Bir sessizlik çöktü ortalığa. O zaman, çocuklardan biri, Sarı Selim, gözünün içine baka baka, “Hepsi çok güzel, çok hoş da en büyük dilcimiz bir kekeme! Gel de bu ülkede kalkınma bekle!” dedi. Şakanın da bir sınırı olmalıydı: Yunus, okula gelişinden bu yana, ilk kez sinirlendi.

“Bu… bu… bu sınıf bir tımarhane,” diye homurdandı.

“Ağzını topla!” dedi Sarı Selim.

Yunus bu kez gülümsedi.

“Deliyi tımarhaneye koymuşlar da dünya varmış demiş, tıpkı senin gibi,” dedi, arkasını döndü, Yusuf’u da alıp ağır ağır uzaklaştı, bir daha da bu Sarı Selim’in yüzüne bakmadı.
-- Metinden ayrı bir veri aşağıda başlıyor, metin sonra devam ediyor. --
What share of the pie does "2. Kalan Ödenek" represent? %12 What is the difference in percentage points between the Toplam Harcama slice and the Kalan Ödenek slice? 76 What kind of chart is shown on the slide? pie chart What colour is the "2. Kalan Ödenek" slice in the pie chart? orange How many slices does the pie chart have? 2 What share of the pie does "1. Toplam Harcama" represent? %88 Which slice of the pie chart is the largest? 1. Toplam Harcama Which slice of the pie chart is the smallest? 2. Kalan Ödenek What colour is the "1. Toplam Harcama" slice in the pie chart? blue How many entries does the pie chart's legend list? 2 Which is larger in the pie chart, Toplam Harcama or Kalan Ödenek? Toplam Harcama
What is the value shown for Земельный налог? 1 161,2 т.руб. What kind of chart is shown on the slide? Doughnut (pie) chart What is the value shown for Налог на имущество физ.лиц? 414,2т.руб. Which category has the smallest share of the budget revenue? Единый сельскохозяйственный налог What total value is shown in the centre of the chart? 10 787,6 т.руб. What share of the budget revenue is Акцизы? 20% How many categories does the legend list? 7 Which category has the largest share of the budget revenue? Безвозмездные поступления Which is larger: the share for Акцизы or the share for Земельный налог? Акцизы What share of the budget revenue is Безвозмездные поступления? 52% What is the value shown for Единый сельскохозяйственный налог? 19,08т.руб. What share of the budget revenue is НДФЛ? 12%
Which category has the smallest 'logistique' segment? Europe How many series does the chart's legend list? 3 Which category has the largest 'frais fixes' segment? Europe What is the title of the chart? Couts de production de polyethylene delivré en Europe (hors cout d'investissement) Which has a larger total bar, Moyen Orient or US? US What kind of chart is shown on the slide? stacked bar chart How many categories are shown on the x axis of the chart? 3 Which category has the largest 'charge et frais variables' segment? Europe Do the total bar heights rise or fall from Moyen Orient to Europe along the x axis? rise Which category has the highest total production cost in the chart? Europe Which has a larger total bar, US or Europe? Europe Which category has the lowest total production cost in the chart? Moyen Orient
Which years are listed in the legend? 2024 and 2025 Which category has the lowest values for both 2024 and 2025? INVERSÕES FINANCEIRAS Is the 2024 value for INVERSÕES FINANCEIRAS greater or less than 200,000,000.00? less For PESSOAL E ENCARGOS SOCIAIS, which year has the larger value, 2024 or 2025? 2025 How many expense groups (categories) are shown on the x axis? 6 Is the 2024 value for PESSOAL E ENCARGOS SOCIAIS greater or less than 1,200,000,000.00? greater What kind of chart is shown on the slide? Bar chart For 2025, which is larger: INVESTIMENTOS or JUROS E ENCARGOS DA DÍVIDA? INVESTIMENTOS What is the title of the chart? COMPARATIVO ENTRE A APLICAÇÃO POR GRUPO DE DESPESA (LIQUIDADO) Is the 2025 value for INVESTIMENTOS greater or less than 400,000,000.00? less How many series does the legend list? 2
Ne var ki her ilişki böyle kolaylıkla kesilemiyordu. Yunus, o yılın ortalarına doğru, kolejin kızlar bölümünden, kendi yaşında, ama kendisinden en az yirmi santim daha uzun bir kıza tutulduktan sonra anladı bunu. Yusuf, arkadaşının durmamacasına bu kızdan söz etmesine, odasında gitarının yukarısına, yani annesinin fotoğrafının tam karşısına, onun küçücük bir vesikalıktan büyütülmüş, kocaman bir fotoğrafını asmasına bakarak, dostluklarının artık eskisi gibi sürmeyeceğini, gittikçe daha az görüşeceklerini düşündü: Yunus’a öylesine hayrandı ki onun ilgi duyduğu bir kızın sevgisine hemen karşılık vereceğinden, onu başkalarından koparıp zamanını kendisiyle geçirmesini sağlamak için elinden geleni yapacağından kuşkusu yoktu. Ayrıca, Yunus’un kendisini de sürüklediği kimi arkadaş toplantılarında, boyunun kısalığına, konuşmalarının yoruculuğuna karşın, nerdeyse tüm kızların hep onun çevresinde döndüğüne sık sık tanık olmuştu. Onun kızlar üstündeki karşı konulmaz etkisini arkadaşları hep kıskanmışlar, ama kendisinin onlar karşısında genellikle ilgisiz kalmasına bir anlam verememişlerdi. Bu yüzden olacak, bu “yıldırım aşkı” herkesi şaşırtmıştı: Kuşların Oğlu nasıl olurdu da bunca kız arasında Canan gibi bir köylüyü seçerdi ki? Sınıf arkadaşlarından biri kendisine de sormuştu bunu. O zaman, hiçbir şeye kolay kolay kızmayan Yunus, boyuna bakmadan, arkadaşının üstüne yürümüş, ama, ne o gün, ne başka bir zaman, herhangi bir yanıt vermemişti.